■ **Instructions for the task**
Pick out every line in the rows below that contains the word "image", and copy each one in full. Case matters.

■ **Dataset records**
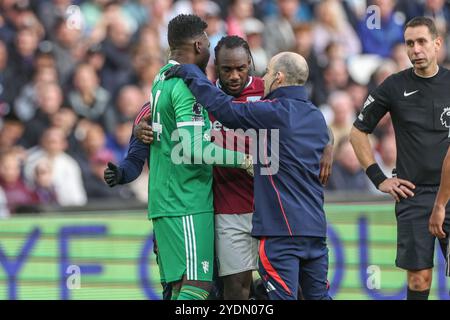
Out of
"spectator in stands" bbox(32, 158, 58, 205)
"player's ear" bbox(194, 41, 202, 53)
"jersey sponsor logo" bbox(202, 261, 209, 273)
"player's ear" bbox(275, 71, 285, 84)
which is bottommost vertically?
"jersey sponsor logo" bbox(202, 261, 209, 273)

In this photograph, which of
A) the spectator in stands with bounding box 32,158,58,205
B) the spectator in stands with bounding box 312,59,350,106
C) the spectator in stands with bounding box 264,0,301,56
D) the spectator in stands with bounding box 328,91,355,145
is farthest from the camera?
the spectator in stands with bounding box 264,0,301,56

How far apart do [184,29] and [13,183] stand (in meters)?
4.74

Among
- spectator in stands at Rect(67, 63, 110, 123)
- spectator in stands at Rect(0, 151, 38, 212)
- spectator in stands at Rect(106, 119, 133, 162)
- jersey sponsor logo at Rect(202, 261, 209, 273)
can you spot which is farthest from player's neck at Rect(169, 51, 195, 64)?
spectator in stands at Rect(67, 63, 110, 123)

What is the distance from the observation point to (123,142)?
42.3ft

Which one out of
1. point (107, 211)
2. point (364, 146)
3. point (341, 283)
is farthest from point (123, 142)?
point (364, 146)

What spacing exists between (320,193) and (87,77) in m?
6.09

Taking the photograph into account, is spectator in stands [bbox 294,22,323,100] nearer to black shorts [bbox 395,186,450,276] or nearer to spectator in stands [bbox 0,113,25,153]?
spectator in stands [bbox 0,113,25,153]

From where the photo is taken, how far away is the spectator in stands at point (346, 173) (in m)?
13.0

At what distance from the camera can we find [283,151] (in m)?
7.47

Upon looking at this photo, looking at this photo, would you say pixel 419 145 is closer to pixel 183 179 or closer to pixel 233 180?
pixel 233 180

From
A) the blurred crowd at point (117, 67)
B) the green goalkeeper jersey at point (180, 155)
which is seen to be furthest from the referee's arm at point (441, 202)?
the blurred crowd at point (117, 67)

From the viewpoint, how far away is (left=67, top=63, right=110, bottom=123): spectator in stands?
1306cm

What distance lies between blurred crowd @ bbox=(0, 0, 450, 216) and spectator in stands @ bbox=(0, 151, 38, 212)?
0.01 m
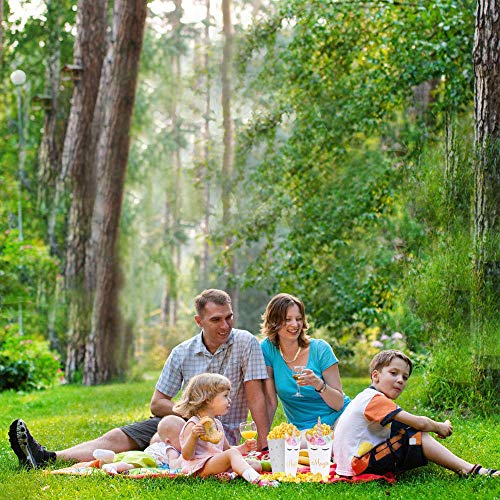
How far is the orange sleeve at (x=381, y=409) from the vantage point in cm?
512

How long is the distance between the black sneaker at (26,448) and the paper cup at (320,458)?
1775 millimetres

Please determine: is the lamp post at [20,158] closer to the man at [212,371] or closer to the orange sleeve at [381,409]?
the man at [212,371]

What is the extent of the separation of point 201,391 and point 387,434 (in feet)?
3.63

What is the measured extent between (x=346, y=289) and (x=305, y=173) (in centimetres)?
214

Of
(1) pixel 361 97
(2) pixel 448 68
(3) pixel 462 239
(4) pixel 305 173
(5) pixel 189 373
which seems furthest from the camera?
(4) pixel 305 173

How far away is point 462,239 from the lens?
8.45m

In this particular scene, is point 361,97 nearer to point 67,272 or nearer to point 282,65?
point 282,65

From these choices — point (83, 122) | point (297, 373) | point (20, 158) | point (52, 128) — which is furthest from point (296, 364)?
point (20, 158)

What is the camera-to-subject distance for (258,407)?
20.0 ft

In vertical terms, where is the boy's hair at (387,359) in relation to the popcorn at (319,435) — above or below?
above

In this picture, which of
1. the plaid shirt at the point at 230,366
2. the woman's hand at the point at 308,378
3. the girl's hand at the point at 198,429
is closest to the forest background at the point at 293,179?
the plaid shirt at the point at 230,366

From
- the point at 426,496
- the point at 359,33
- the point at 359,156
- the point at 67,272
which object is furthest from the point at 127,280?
the point at 426,496

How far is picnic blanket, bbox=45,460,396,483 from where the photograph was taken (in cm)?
523

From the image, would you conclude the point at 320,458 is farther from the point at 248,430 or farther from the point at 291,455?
the point at 248,430
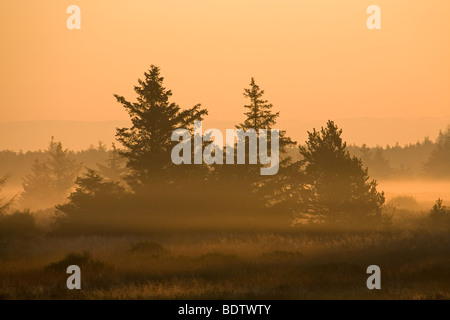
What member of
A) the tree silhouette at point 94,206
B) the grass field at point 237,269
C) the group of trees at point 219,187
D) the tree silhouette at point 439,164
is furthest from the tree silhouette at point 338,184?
the tree silhouette at point 439,164

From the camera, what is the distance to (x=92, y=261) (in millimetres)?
19188

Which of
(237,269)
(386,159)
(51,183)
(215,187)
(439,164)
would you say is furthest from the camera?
(386,159)

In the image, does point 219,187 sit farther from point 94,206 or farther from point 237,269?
point 237,269

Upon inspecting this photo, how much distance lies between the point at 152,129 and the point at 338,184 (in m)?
11.9

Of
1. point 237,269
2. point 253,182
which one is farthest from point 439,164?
point 237,269

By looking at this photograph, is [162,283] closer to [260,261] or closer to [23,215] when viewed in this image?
[260,261]

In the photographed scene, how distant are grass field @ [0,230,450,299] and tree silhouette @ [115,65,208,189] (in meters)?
9.80

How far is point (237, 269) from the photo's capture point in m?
18.6


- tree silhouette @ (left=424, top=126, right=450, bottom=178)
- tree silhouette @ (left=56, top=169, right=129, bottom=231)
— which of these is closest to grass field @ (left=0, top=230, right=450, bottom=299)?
tree silhouette @ (left=56, top=169, right=129, bottom=231)

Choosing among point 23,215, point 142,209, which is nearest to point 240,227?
point 142,209

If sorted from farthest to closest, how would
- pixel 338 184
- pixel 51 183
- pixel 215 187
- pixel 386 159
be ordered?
pixel 386 159, pixel 51 183, pixel 215 187, pixel 338 184

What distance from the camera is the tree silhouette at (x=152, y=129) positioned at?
35688 millimetres

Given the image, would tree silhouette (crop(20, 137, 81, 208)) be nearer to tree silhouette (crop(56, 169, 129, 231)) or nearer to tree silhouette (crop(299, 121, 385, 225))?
tree silhouette (crop(56, 169, 129, 231))

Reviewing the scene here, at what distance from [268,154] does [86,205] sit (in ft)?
37.2
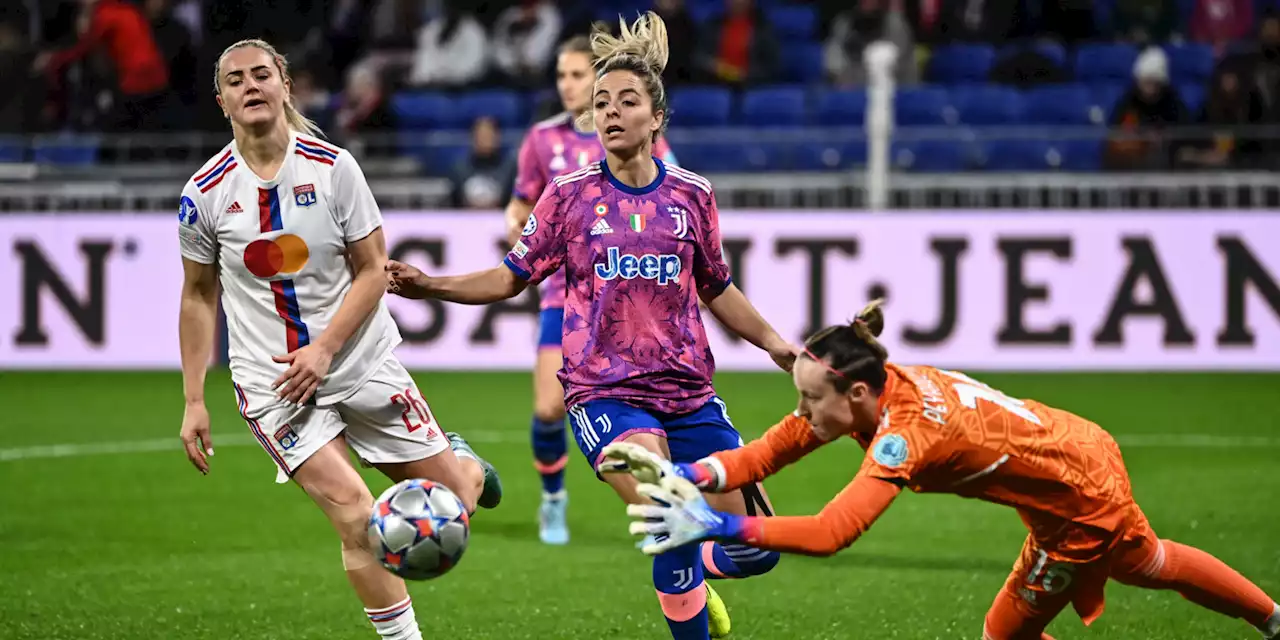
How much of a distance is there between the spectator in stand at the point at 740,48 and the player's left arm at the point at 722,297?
11.6 m

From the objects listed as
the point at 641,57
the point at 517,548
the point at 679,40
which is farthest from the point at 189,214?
the point at 679,40

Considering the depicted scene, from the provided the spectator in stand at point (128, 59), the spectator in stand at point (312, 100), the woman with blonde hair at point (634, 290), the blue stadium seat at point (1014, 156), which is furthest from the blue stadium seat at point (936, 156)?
the woman with blonde hair at point (634, 290)

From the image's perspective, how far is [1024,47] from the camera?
57.6 ft

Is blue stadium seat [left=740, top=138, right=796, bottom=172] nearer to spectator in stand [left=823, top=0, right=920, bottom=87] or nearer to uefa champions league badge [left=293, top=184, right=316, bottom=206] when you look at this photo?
spectator in stand [left=823, top=0, right=920, bottom=87]

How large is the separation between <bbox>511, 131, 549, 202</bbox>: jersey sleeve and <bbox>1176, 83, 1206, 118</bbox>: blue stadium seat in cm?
1019

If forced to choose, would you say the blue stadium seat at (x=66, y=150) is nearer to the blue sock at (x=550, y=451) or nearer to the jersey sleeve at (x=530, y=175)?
the jersey sleeve at (x=530, y=175)

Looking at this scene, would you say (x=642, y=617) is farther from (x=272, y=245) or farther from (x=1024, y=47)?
(x=1024, y=47)

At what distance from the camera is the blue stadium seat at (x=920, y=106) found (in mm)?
16875

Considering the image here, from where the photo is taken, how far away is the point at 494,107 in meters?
17.7

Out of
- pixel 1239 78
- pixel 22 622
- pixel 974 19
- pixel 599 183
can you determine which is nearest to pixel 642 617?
pixel 599 183

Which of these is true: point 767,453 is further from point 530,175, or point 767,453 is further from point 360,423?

■ **Full response**
From the image, would you conclude the point at 320,458 is farther from the point at 248,430 or farther from the point at 291,455?
In the image, does point 219,187 sit farther from point 94,206 or farther from point 237,269?
By looking at this photograph, is [162,283] closer to [260,261] or closer to [23,215] when viewed in this image?
Given the image, would tree silhouette (crop(20, 137, 81, 208)) be nearer to tree silhouette (crop(56, 169, 129, 231)) or nearer to tree silhouette (crop(299, 121, 385, 225))?
From the image's perspective, how far is [1024,47] from the camera?
Considering the image here, from where the photo is taken, how far away is the point at 494,107 in meters?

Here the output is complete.